-- To be done --
• a. Transcribe the article word for word, beginning at the words "By Philip Sean" and stopping after the words "third party candidates.".
• b. According to the article, what share of voters under 35 did Gary Johnson receive in the Quinnipiac University poll that Mr. Kornacki cited?

-- Article --
## Begin

By Philip Sean Curran, Staff Writer
MSNBC’s Steve Kornacki, in an appearance in Princeton on Thursday, said the tightening presidential race between Hillary Clinton and Donald Trump is due to a series of factors that include the presence of third party candidates.
Before a crowd of more than 400 in the Jewish Center, Mr. Kornacki analyzed a contest that polls this week show is neck and neck. Ms. Clinton’s once double-digit leads in places like Michigan and Pennsylvania have been shaved to mid-single digits, with Mr. Trump ahead in swing states of Ohio and Florida.
“So the name of the game, if you’re Donald Trump, is you’ve got to flip blue states. You’ve got to flip states that voted for Barack Obama in 2012,” he said.
In part, he said the presence of Libertarian Gary Johnson and Green Party candidate Jill Stein in the contest benefits Mr. Trump. That comes into play with millennial voters, a group that Ms. Clinton did poorly with in the Democratic primary against Vermont Sen. Bernie Sanders, he said.
In a head-to-head match up, he said Ms. Clinton does well against Mr. Trump among voters under 30.
“A lot of it has to do, I think, with his views on immigration, with the inflammatory racial comments he’s made,” Mr. Kornacki said. “Voters under 30 are much, much more likely than any other group to call Donald Trump a racist. And that’s a barrier that most people under 30 are not going to cross to vote for a candidate.”
But when it becomes a four-way race, Mr. Kornacki cited a Quinnipiac University poll of voters under 35 in which Ms. Clinton had 31 percent, with Mr. Johnson in second at 29 percent and Mr. Trump in third at 17.
“Think about that,” he said to a crowd that began to murmur when he gave Mr. Johnson’s numbers.
“(I)f you’re Hillary Clinton, the name of the game is you’re trying to replicate the Obama coalition in 2008 and 2012,” he said. “That means you are counting on winning millennial voters by at least 20 points. That’s got to be your goal.”
“When you have a four-way presidential race, when you’ve got four candidates who are getting a significant chunk of the vote, that also introduces the possibility that the winning number, the candidate who wins nationally can do it with 42, 43 percent of the vote,” he continued.
He said he sees that as significant for Mr. Trump, because he said he thinks there is a “ceiling” on the Republican’s support at a time when 60 percent of Americans think he is biased against women and minorities, according to a poll.

## End

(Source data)
## Begin

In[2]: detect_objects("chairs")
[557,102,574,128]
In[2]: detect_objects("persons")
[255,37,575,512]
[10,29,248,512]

## End

-- Answers per task --
• a.
By Philip Sean Curran, Staff Writer
MSNBC’s Steve Kornacki, in an appearance in Princeton on Thursday, said the tightening presidential race between Hillary Clinton and Donald Trump is due to a series of factors that include the presence of third party candidates.

• b. 29 percent